RIsk = Hazard + Outrage
As risk advisor to financial institutions, my work on risk communication largely focus on the technical component of risk; How to accurately quantify risks, and then communicate it out in ways that people can relate to and act upon.
This interview of Peter Sandman in Freakonomics Blog is a revelation for me. At the first few paragraphs, I was ready to dismiss his formula as another consultants’ gimmic. But as I read on, I find it is a starting point of a very insightful analysis and discussion of the psychological side of risk communication. This is especially true for public-scale risk, like climate change, which is used as an example in this article. But I believe the idea should translate to risk discussion on organization level as well.
There are many gems in the article, but my favorite part is the following.
Yes, well you have two fundamental problems, and you have to decide which is the bigger of them, or when one is the bigger one, and when the other is the bigger one. One problem is apathy, people who are insufficiently upset about climate change, and the other is denial.

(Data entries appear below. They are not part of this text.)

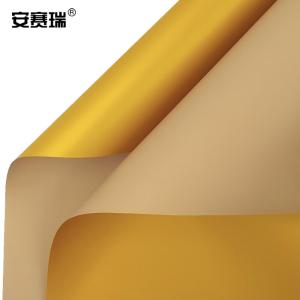 240690商品缩略图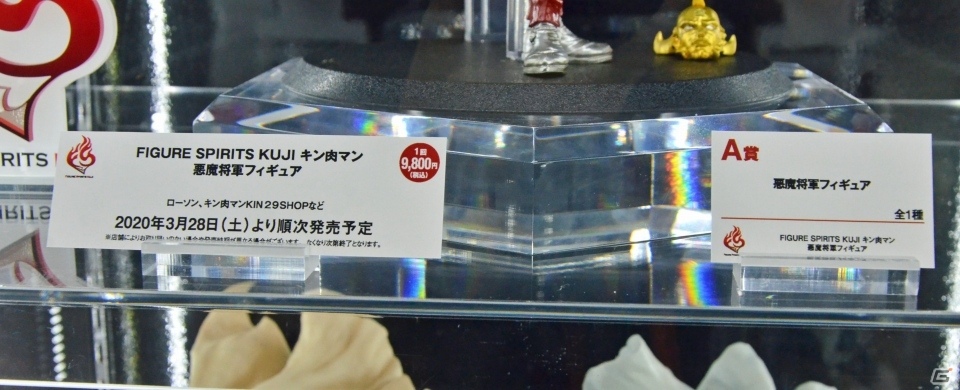 ESPRESTOシリーズよりアナスタシアとアスナが展示！BANDAI SPIRITSや海洋堂ブースをフォトレポ【WF2020冬】の画像65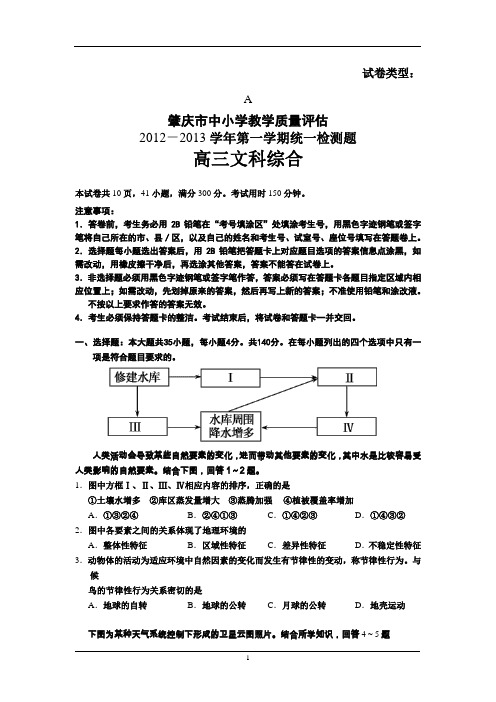 广东省肇庆市2013届高三上学期期末统一检测文综试题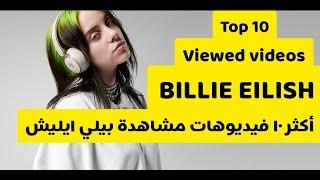 أكثر فيديوهات بيلي ايليش مشاهدة | Top 10 BILLIE EILISH viewed videos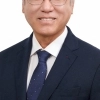 부산외대, 12대 총장 권오경 교수 선임…“글로벌 공존 대학 특화”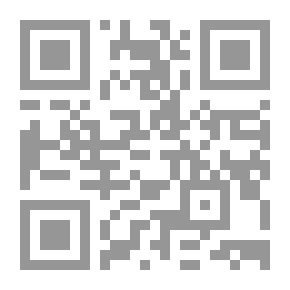Qr Code The Amazing Night And Other Stories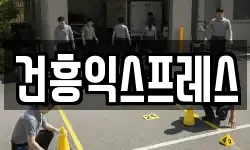 건흥익스프레스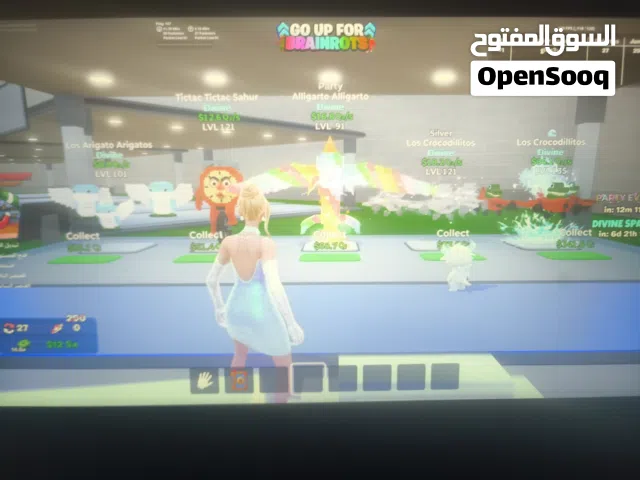 حيوانات ماب النطه ديفينات على السوم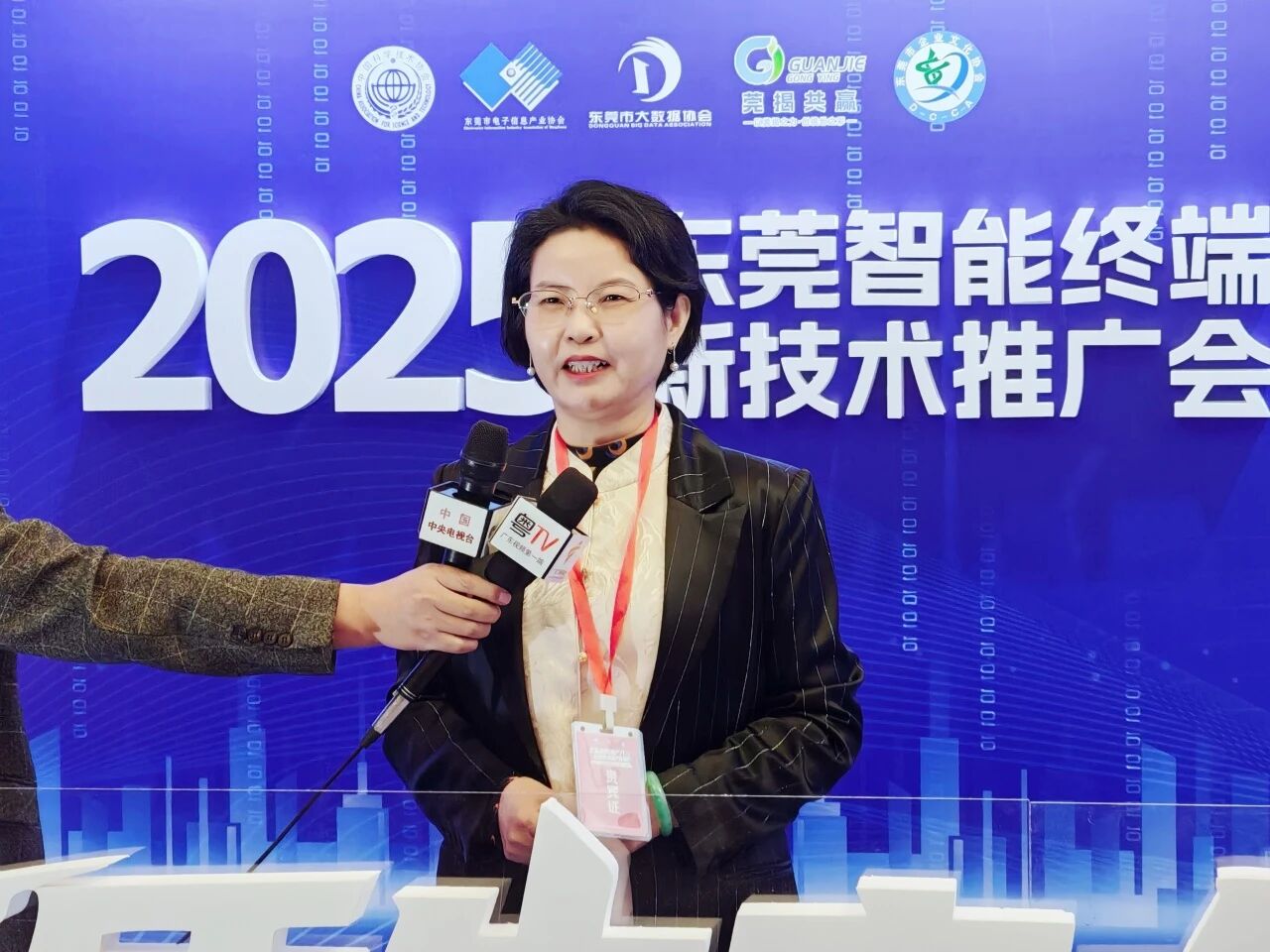 CA88���ţ����Ϳ�+AI+ʵ����ά�� ����滮����2025��ݸ�����ն��¼����ƹ��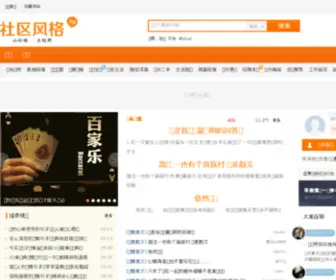 Losoon.com(中部法治观察网) Screenshot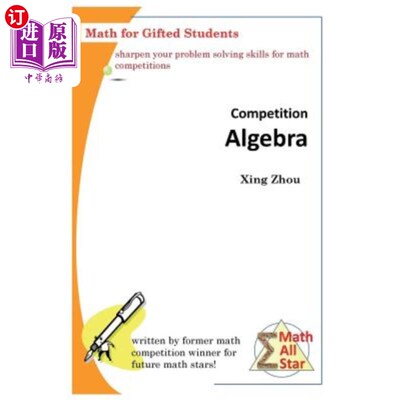 海外直订Competition Algebra: Math for Gifted Students 竞争代数：天才学生的数学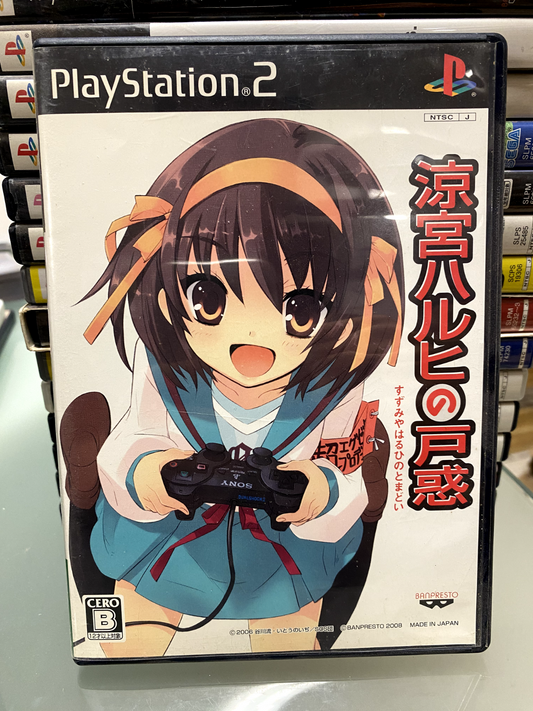Image #1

People who are motivated not to be upset about climate change because they dislike something in the climate change message. … They dislike the source of the message, they dislike, as I suggested earlier, the remedies that you’re proposing; they don’t like being blamed, they don’t like how depressing and fatalistic your message is. There’s something about what you’re saying that is provoking denial. And apathy and denial look the same. And I have to stress because denial is used in the climate change literature to mean something else entirely, I’m not talking about denial in the political sense. I’m talking about denial in the psychological sense: people who can’t bear to take climate change seriously because it causes something that they can’t tolerate in the message. If that’s what you’re up against, then you need a set of strategies that are aimed at that.
The 7-point communication strategy he proposed at the end of the piece also resonate quite strongly with me. A highly recommended read.